►
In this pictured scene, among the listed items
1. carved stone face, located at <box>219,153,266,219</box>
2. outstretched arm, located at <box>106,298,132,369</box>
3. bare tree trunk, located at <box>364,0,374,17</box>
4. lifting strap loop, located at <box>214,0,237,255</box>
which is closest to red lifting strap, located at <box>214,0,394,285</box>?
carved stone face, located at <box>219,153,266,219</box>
◄
• [AIM]: Render each line of the records above as a JSON array of strings, with one string per line and no entries for blank lines.

• [RESULT BELOW]:
[
  "In this pictured scene, among the listed items",
  "1. carved stone face, located at <box>219,153,266,219</box>",
  "2. outstretched arm, located at <box>106,298,132,369</box>",
  "3. bare tree trunk, located at <box>364,0,374,17</box>",
  "4. lifting strap loop, located at <box>214,0,237,255</box>",
  "which is closest to red lifting strap, located at <box>214,0,394,285</box>?",
  "carved stone face, located at <box>219,153,266,219</box>"
]